Once his speech about AI is over, the audience will be diving deep into how conspiracy theories can drive misinformation.

This speech will be given by Isobel Hamilton, a freshman dental hygiene major at SIU.

“In Michael Shermer’s Book he talks about a study where the participants that believe princess Diana faked her death were also more likely to say that she was murdered. The same goes for Osama Bin Laden. People who believed he was already dead when the U.S. special forces attacked his compound in Pakistan, were also more likely to believe he was still alive somewhere” Hamilton said.

Hamilton also has a few conspiracy theories that she likes more than the rest.

“I’m gonna go basic with like JFK or Marilyn Monroe conspiracy theories. I just think they are very fascinating.

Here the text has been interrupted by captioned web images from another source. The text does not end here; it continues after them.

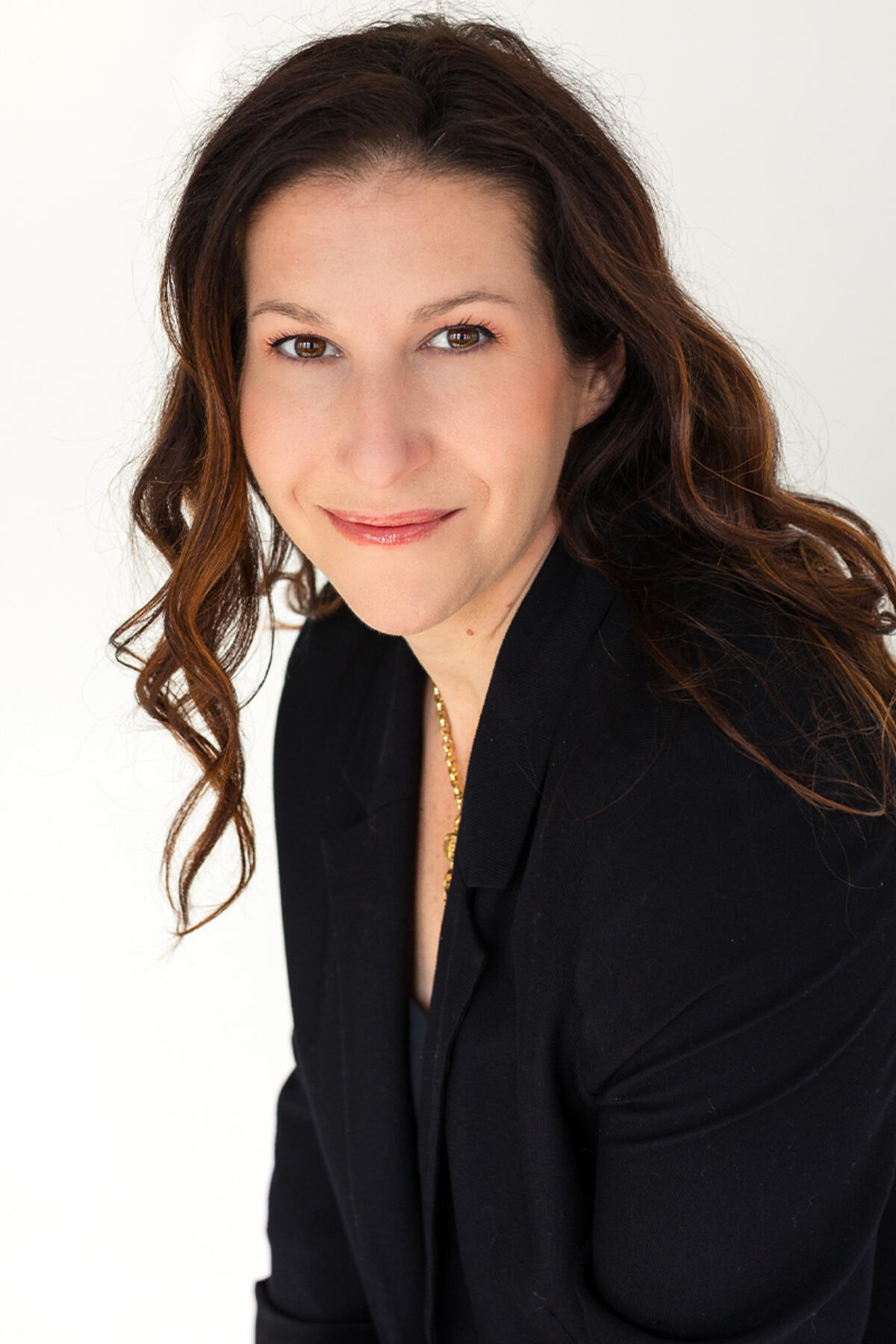 Britt Frank color portrait. Britt is a white person with long brown, wavy hair that ends past her shoulders. She is smiling and is wearing a black suit.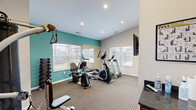 Located at 2759 Towne Blvd in Middletown, Ohio, this fitness center is a efficiently designed, single-room exercise facility that offers a well-rounded workout experience despite its compact footprint. The space is thoughtfully laid out to maximize usability, with a patterned carpet floor and a clean, contemporary aesthetic defined by neutral gray walls accented by a bold teal feature wall.

Natural light flows in generously through multiple windows fitted with horizontal blinds, offering views of the surrounding community. A full-length wall mirror visually expands the space and allows users to monitor their form during workouts. Recessed ceiling lighting ensures the room remains well-lit at all hours.

The fitness center is equipped with a solid selection of cardio machines, including a treadmill, elliptical trainer, and a recumbent exercise bike. A multi-station cable machine provides options for strength and resistance training, while a dumbbell rack supplies free weights for additional exercise variety. A flat-screen television is mounted on the wall, adding to the comfort of longer workout sessions.

A dark-countered service station with a wood-toned cabinet base sits near the entrance, offering a convenient surface for personal belongings. A coat hook rail is also mounted on the wall nearby. The room connects directly to an adjacent common area, making it an accessible and functional amenity within the broader facility.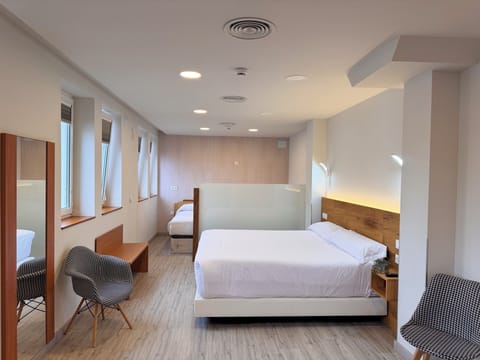 Classic Quadruple Room | Individually furnished, desk, laptop workspace, free WiFi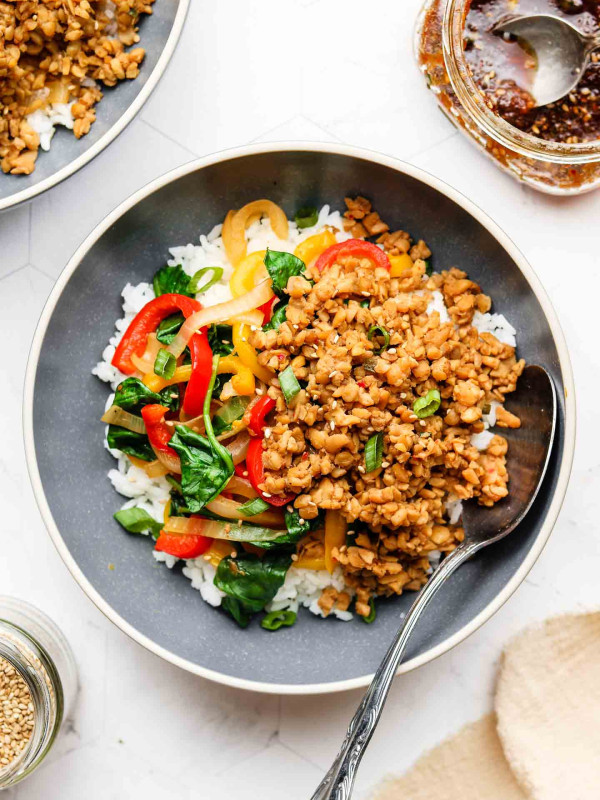 korean bbq tempeh beef over white rice and veggies in a blue bowl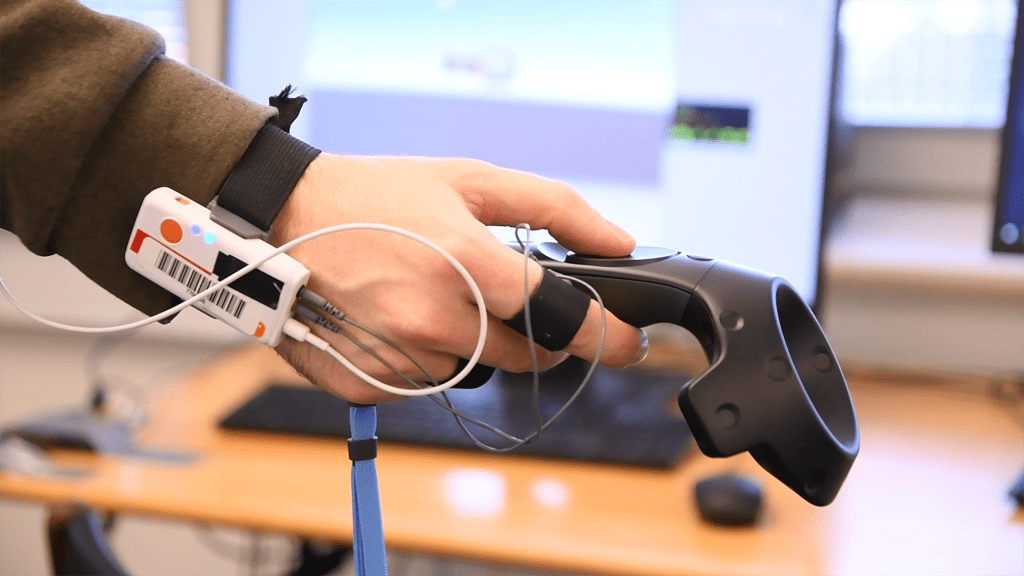 hand with biometric sensors holding a virtual reality remote controller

It's just fascinating the amount of things that you can find because it's been such a long time so there has been a lot of ‘evidence’ that has popped up since then so I think it gives people the sense of being their own detective” Hamilton said.

The speeches will now dig themselves out of the rabbit hole of these theories to delve into a different topic, sports media.

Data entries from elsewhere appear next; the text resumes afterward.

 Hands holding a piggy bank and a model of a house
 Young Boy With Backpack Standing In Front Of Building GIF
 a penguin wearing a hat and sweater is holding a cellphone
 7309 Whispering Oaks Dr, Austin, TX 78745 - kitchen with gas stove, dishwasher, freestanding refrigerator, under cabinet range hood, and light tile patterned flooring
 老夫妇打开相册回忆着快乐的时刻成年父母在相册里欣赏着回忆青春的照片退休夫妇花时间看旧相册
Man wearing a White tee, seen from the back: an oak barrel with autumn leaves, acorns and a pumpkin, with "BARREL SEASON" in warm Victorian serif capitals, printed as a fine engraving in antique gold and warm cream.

The speech given by Anthony Mootry, a sophomore sports administration major at SIU, will be focused on how sports media can hurt athletes.

One example he gives is how the media covered Simone Biles sexual assault case.

“Imagine if that was you and you were turning on the tv and every time you look, somebody else is talking about something you don’t want to think about. It was hurtful but she pushed passed this, she went to the Olympics in 2021 and she competed on the world stage that year with the mindset that she was going to compete for all sexual assault survivors. That weighed heavily on her” Mootry said.

Moorty says the way he presents his speech adds a lot to its quality.

“Since I didn’t grow up in theater or I didn’t grow up in public speaking I just don’t have those references. I am not saying that it’s a good thing or a bad thing but it’s just different. It’s like how you were saying, I sound like I was just talking but since I sound like I am just talking, people will listen more. Since I add a lot of care and emotion to the way I present my speeches, I feel like that also aids” Moorty said.

The night will end with a speech about algorithms in media by Blessing Smithly, a junior psychology major at SIU.

“When algorithm’s personalize content for their users, this can potentially create something called a filter bubble. A filter bubble is what occurs when algorithms are so personalized that they effectively only show the content that aligns with and confirms a user's preexisting perspective. This may isolate the user from diverse and contradictory perspectives” Smithly said.

Smithly says she is passionate about this topic because she is close to someone whom these algorithms have affected.

“It’s just something that I am passionate about because I have seen it happen in the lives of people that are really close to me and maybe if they were a little informed or aware about the potential dangers of this sort of thing then maybe it could have been avoided” Smithly said.

The speakers forum will be Thursday at 7 p.m. in the SIU Student Center Auditorium and will be catered by Cristaudo’s.